Submitted to: American Geophysical Union
Publication Type: Proceedings
Publication Acceptance Date: 9/8/1999
Publication Date: N/A
Technical Abstract: The purpose of this study is to understand hydrologic behavior at a small semi-arid mountainous watershed in order to construct a hydrologic model, which can later be scaled up to larger watersheds in the same region. We take a data intensive approach to understand the hydrologic processes acting in the watershed. Measurements used include maps of snow water equivalence surveyed manually on a 30 m grid, streamflow, precipitation, weather and radiation. Wind driven snow drifting combined with variable radiation exposure on rough terrain produces a consistent (from year to year) spatial distribution of snowpack in the watershed.
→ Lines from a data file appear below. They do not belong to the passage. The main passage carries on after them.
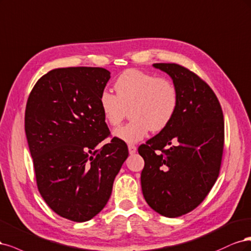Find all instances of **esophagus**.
Masks as SVG:
<instances>
[{
  "label": "esophagus",
  "instance_id": "obj_1",
  "mask_svg": "<svg viewBox=\"0 0 251 251\" xmlns=\"http://www.w3.org/2000/svg\"><path fill=\"white\" fill-rule=\"evenodd\" d=\"M128 150L130 154H133V153L136 152V146H134V145H128Z\"/></svg>",
  "mask_w": 251,
  "mask_h": 251
}]
</instances>
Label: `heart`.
<instances>
[{"mask_svg": "<svg viewBox=\"0 0 251 251\" xmlns=\"http://www.w3.org/2000/svg\"><path fill=\"white\" fill-rule=\"evenodd\" d=\"M116 95L103 91L99 107L105 122L119 126L127 111L130 122L114 132L126 143L143 140L150 130L159 132L172 122L179 105V94L168 78L135 69L124 71L115 82Z\"/></svg>", "mask_w": 251, "mask_h": 251, "instance_id": "obj_1", "label": "heart"}]
</instances>
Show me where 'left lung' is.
I'll list each match as a JSON object with an SVG mask.
<instances>
[{
    "mask_svg": "<svg viewBox=\"0 0 251 251\" xmlns=\"http://www.w3.org/2000/svg\"><path fill=\"white\" fill-rule=\"evenodd\" d=\"M171 76L179 105L170 125L139 147L142 191L149 206L176 218L196 208L219 176L224 148L221 105L209 85L177 63H154Z\"/></svg>",
    "mask_w": 251,
    "mask_h": 251,
    "instance_id": "left-lung-1",
    "label": "left lung"
}]
</instances>
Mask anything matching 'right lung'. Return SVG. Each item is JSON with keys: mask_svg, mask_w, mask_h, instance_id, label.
Returning a JSON list of instances; mask_svg holds the SVG:
<instances>
[{"mask_svg": "<svg viewBox=\"0 0 251 251\" xmlns=\"http://www.w3.org/2000/svg\"><path fill=\"white\" fill-rule=\"evenodd\" d=\"M109 78L103 68L55 69L38 79L26 105L37 189L52 211L74 222L102 211L128 156L115 137L96 149L110 134L99 107Z\"/></svg>", "mask_w": 251, "mask_h": 251, "instance_id": "1", "label": "right lung"}]
</instances>
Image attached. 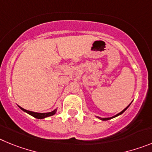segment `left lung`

Spatial variability of surface water input is identified as the dominant hydrologic process in this watershed. We use the drift factor approach to parameterize wind blown snow drifting in the watershed. The drift factors are obtained by calibration using manually surveyed snow water equivalence maps during the accumulation and drift period. Earlier studies have examined annual water balance at this watershed by dividing the watershed into three zones based on drift patterns, oil types and vegetation. We show that these zones can be obtained from the distribution of calibrated drift factors. The timing of surface water input on the zone corresponding to deep drifts on the north-facing, leeward slope corresponds closely with the timing of streamflow at the outlet. A lumped hydrologic model is developed which consists of (a) simple parameterization of evapotranspiration, (b) infiltration into the soil zone and recharge to the saturated zone, and (c) subsurface storage-discharge function. This model, applied to each of the three surface water input zones individually is shown to be sufficient to parameterize the volume and timing of runoff from this watershed.